■ Description of the task ■
From the line containing "Jojo's bizarre adventure" to the line containing "CE certificate of the mini laser screed" in the records below, set down every line exactly as it stands, both ends included, and skip the pictures.

■ The data ■
★ ★ ★ ★ ★
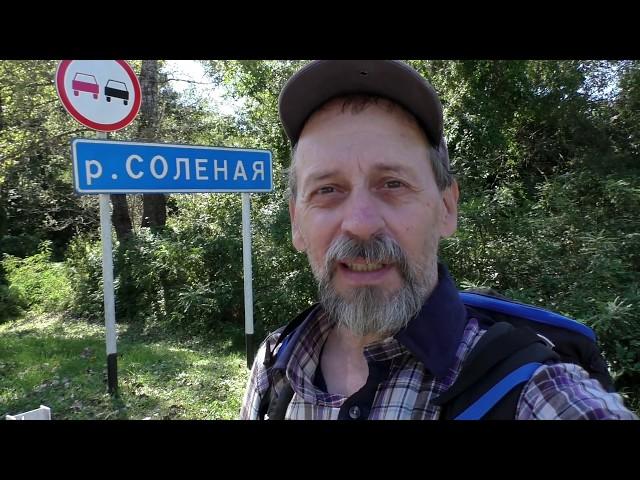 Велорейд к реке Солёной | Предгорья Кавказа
★ ★ ★ ★ ★
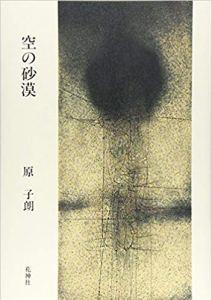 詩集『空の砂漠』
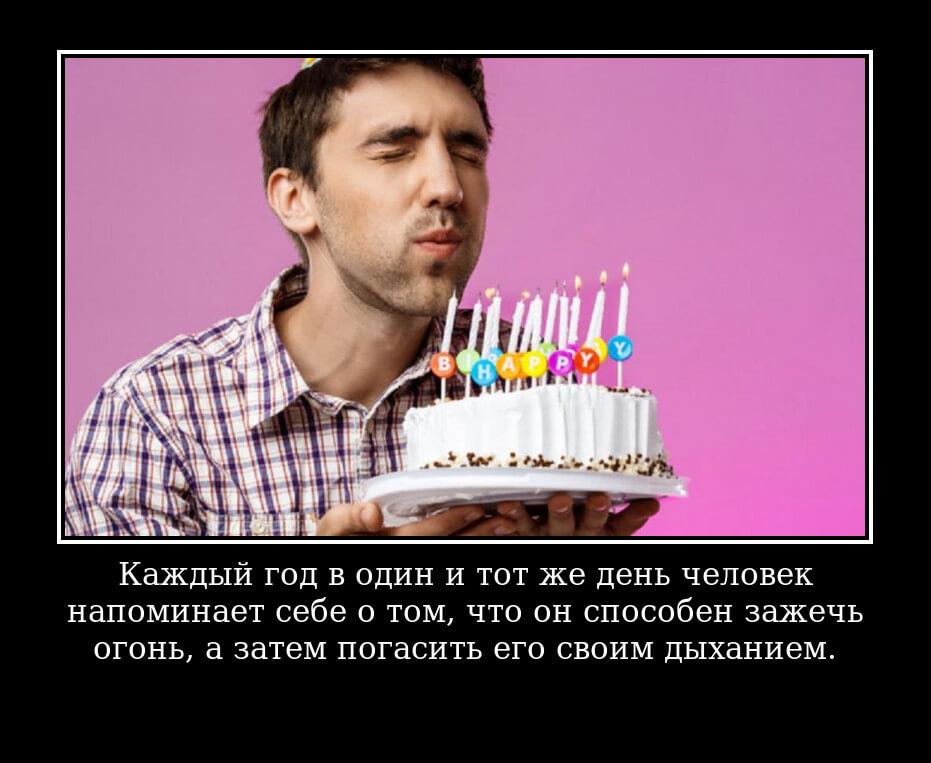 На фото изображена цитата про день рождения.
★ ★ ★ ★ ★
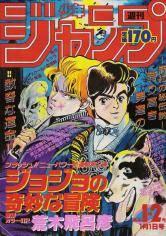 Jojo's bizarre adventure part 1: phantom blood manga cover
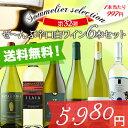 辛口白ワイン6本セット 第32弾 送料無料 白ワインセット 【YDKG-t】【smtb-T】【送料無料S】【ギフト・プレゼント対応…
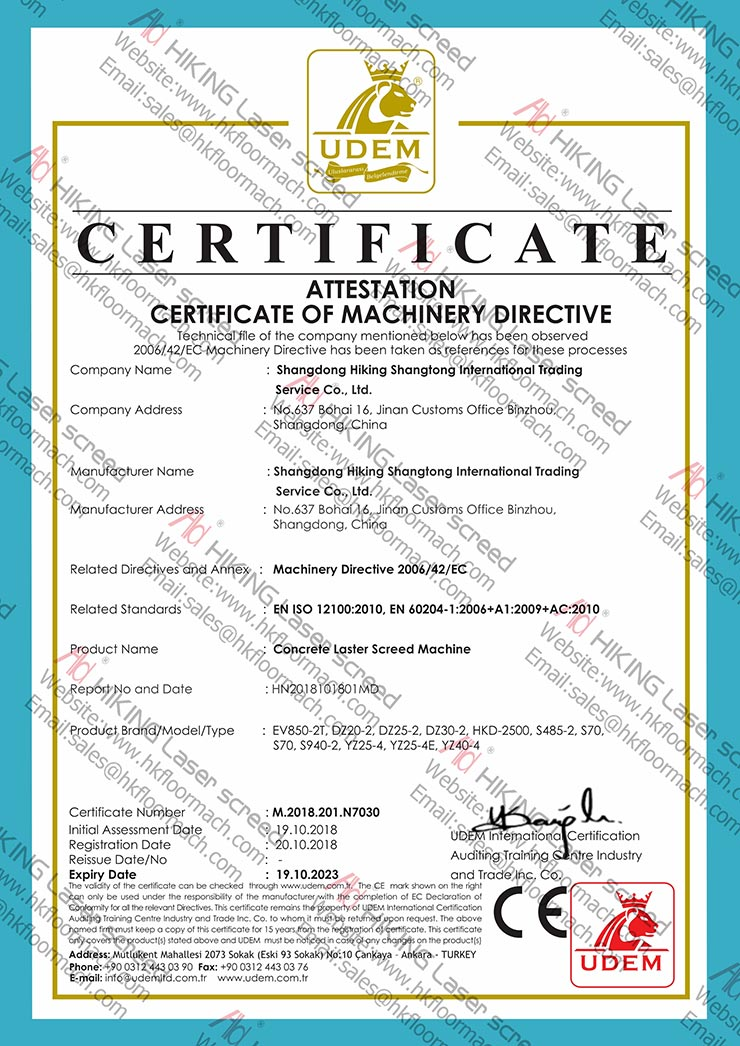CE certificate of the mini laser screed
★ ★ ★ ★ ★
■ Task answer ■
 Jojo's bizarre adventure part 1: phantom blood manga cover
 辛口白ワイン6本セット 第32弾 送料無料 白ワインセット 【YDKG-t】【smtb-T】【送料無料S】【ギフト・プレゼント対応…
CE certificate of the mini laser screed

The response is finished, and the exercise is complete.